8. En quatrième lieu, M. B..., qui avait déclaré le 22 août 2022 une maladie professionnelle, reconnue comme telle par la caisse primaire d’assurance maladie le 9 mai 2023, soutient que le ministre aurait dû rejeter la demande d’autorisation, dès lors que le licenciement dont il était saisi était de nature à méconnaître les dispositions de l’article L. 1226-9 du code du travail.

9. Aux termes de l’article L. 1226-9 du code du travail : « Au cours des périodes de suspension du contrat de travail, l'employeur ne peut rompre ce dernier que s'il justifie soit d'une faute grave de l'intéressé, soit de son impossibilité de maintenir ce contrat pour un motif étranger à l'accident ou à la maladie. ».

10. Comme exposé précédemment, la demande adressée à l’inspection du travail concernait l’autorisation de prononcer à l’encontre de M. B... un licenciement disciplinaire en raison d’une défaillance grave dans le traitement d’une agression sexuelle présumée sur une résidente par une personne extérieure à l’établissement, commise par un salarié en position de responsabilité et d’une forte expérience dans ces fonctions. En présence par conséquent d’un licenciement en raison d’une faute grave de M. B..., celui-ci n’est pas fondé à soutenir que les dispositions précitées ont été méconnues.

11. En cinquième et dernier lieu, au regard de ce qui a été indiqué précédemment en ce qui concerne la réalité des faits fautifs reprochés à M. B..., celui-ci ne justifie pas que son licenciement est en lien avec l’exercice de son mandat syndical et constitue une mesure de rétorsion en réaction à certaines prises de position.

12. Il résulte de tout ce qui précède que M. C... n’est pas fondé à soutenir que c’est à tort que, par le jugement attaqué, le tribunal administratif de Cergy-Pontoise a rejeté sa demande.

Sur les conclusions aux fins d’injonction et d’astreinte :

13. Le présent arrêt n’impliquant aucune mesure d’exécution, les conclusions de M. B... aux fins d’injonction et d’astreinte ne peuvent qu’être rejetées.

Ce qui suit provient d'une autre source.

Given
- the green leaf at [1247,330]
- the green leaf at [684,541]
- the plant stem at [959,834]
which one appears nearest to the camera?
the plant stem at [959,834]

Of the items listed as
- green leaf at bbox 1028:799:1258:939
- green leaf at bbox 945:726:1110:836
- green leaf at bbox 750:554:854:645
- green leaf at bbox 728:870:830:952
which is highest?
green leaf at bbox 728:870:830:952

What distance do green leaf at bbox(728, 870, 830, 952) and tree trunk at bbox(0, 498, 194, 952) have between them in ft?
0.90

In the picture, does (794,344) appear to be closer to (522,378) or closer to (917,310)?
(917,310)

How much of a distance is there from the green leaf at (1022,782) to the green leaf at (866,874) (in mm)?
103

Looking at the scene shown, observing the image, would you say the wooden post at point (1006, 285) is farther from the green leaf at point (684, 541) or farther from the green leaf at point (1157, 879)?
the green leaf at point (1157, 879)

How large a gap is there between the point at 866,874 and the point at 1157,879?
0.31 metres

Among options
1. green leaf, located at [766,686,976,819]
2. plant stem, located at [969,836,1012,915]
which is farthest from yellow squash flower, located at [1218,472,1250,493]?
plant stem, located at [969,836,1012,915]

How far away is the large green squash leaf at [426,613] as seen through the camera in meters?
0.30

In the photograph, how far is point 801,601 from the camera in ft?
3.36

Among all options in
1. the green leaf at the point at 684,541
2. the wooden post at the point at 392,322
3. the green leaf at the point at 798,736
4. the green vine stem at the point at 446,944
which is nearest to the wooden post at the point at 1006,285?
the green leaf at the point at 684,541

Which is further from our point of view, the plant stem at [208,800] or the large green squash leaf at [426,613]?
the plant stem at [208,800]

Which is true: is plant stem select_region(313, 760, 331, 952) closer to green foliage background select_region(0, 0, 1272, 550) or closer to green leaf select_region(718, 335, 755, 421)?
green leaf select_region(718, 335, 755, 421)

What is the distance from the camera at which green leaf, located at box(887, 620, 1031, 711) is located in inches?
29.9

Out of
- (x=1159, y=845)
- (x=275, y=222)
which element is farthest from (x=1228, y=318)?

Sur les frais liés au litige :

14. Les dispositions de l’article L. 761-1 du code de justice administrative font obstacle à ce que soit mis à la charge de l’État, qui n’est pas, dans la présente instance, la partie perdante, le versement de la somme que M. B... demande au titre des frais exposés et non compris dans les dépens. Il n’y a, par ailleurs, pas lieu, dans les circonstances de l’espèce, de faire droit aux conclusions des sociétés Clariane et Clariane France.

D É C I D E :

Article 1er : La requête de M. B... est rejetée.

Article 2 : Les conclusions des sociétés Clariane et Clariane France tendant au bénéfice des dispositions de l’article L. 761-1 du code de justice administrative sont rejetées.

Article 3 : Le présent arrêt sera notifié à M. D... B..., aux sociétés Clariane et Clariane France ainsi qu’au ministre du travail et des solidarités.

Délibéré après l’audience du 20 janvier 2026, à laquelle siégeaient :

M. Etienvre, président de chambre,
M. Pilven, président-assesseur,
M. Clot, premier conseiller.

Rendu public par mise à disposition au greffe le 3 février 2026.

Le président-assesseur,

J-E. Pilven
Le président-rapporteur,

F. Etienvre

La greffière,

S. Diabouga


La République mande et ordonne au ministre du travail et des solidarités en ce qui le concerne ou à tous commissaires de justice à ce requis en ce qui concerne les voies de droit commun, contre les parties privées, de pourvoir à l’exécution de la présente décision.